Le chasseur
Le crépuscule embrasa le ciel d’un nuancé carminée et signa le compte à rebours.
— Mon roi, il est l’heure. La reine doit être bien loin, désormais.
Devant son miroir magique, Azur mimait la peine, la douleur. Les larmes perlaient sur son visage clair, la souffrance et le chagrin le transfiguraient. Tous ses sentiments n’étaient pas adressés à la mort prochaine de la reine, mais à sa mère, Grindya. Lorsque les nobles viendraient le consoler, lui glisser un mot tendre à l’oreille, il penserait à cette mamanouna. Seule son image savait lui comprimer le cœur avec autant d’affliction.
— Frizure, montre-moi sa position.
— Bien, Majesté !
La fée noire avait observé son jeu d’acteur, ses larmes mi-réelles, mi-factices. Il était décidément bien fascinant, bien modelé, presque parfait pour ce qu’elle voulait en faire, mais pas encore tout à fait. Frizure disparut sous ses voilages, alors que l’image d’Élestac apparaissait dans le miroir.
— La reine est sur sa monture, prête pour la chasse aux daims à cornes d’émeraude. Que souhaitez-vous faire ?
— Ce pourquoi j’ai attendu si longtemps.
Azur se détourna de l’image.
La fée noire suivait son maître du regard. Maître ? Savait-il que c’était elle qui le tenait en son pouvoir ? Se rendait-il compte qu’il passait le plus clair de son temps avec elle, à converser à un objet maléfique ?

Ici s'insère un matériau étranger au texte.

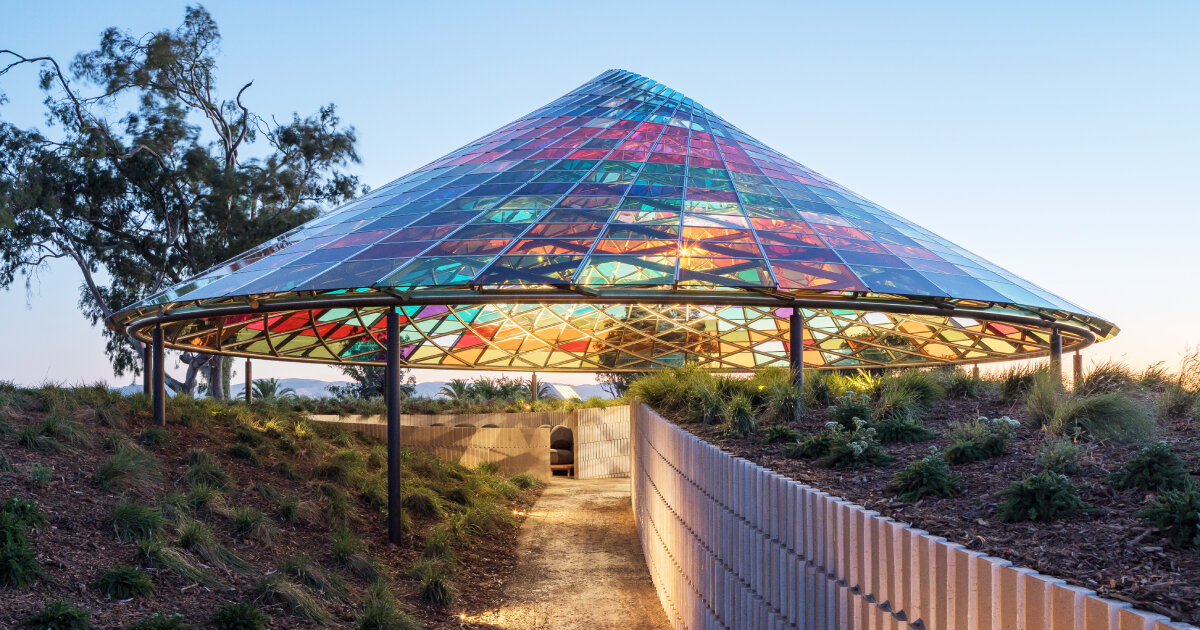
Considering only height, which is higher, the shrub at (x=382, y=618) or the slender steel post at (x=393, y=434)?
the slender steel post at (x=393, y=434)

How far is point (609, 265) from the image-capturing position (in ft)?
55.8

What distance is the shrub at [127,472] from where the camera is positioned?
13656mm

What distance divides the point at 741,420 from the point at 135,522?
24.8 feet

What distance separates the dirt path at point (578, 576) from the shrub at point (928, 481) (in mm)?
7311

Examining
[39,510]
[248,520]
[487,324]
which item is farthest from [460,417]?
[39,510]

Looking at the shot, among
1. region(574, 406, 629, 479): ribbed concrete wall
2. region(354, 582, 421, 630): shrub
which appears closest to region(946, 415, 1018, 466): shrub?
region(354, 582, 421, 630): shrub

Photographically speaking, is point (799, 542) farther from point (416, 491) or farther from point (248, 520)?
point (416, 491)

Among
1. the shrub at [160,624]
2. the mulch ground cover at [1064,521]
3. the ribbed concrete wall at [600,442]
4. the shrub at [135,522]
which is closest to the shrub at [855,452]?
the mulch ground cover at [1064,521]

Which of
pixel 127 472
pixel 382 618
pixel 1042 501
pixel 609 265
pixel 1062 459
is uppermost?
pixel 609 265

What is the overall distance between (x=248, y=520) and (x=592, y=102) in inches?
764

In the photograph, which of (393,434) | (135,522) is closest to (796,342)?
(393,434)

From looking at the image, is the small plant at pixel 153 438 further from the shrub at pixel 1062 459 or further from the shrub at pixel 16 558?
the shrub at pixel 1062 459

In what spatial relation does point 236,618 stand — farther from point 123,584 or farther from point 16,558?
point 16,558

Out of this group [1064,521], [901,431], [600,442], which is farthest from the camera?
[600,442]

Frizure sourit en elle-même. Les humains succombaient toujours à sa magie même affaiblie, elle gagnerait. Depuis toujours, elle accaparait leurs blessures et approfondissait leurs maux, revenant sans cesse à cette pratique, qui l’avait elle-même plongée dans le miroir : l’aspiration narcissique. Le besoin de rester beau, jeune, conquérant. Ils tombaient sous son joug par narcissisme plus que par le besoin de se venger. Il fût un temps où elle dirigeait le Mal dans les cœurs du monde. Il fût un temps où les créatures de l’univers l’appelaient Reine Noire, mère des Crocsangs, ces humains qui se changeaient en bêtes hideuses. Oui ! Des humains devenus monstrueux. Il fût un temps où elle livrait bataille contre un roi dont les cheveux étaient gorgés de lumière. Il la haïssait pour avoir mis dans le sein de sa plus jeune fille un mal inqualifiable, qui avait décimé pas moins d’un millier de ses sujets. Ce roi avait dû tuer son propre enfant, celle destinée au trône. Et il avait juré d’anéantir Frizure. Ce fut ainsi qu'il fit enfermer la Reine maudit dans le miroir de Narcisse, créé pour elle et sa vanité. Vent-de pluie était ce roi. Ce cher Vent-de Pluie !
— Bientôt, la fée noire retrouverait sa liberté, car elle avait trouvé en Azur le roi qu’elle cherchait. Chaque année, il devenait un peu plus dépendant à leur rendez-vous. Chaque année, son envie de vengeance soufflait plus loin en lui. Il avait tout de l’appât stable qu’elle convoitait depuis quatre siècles.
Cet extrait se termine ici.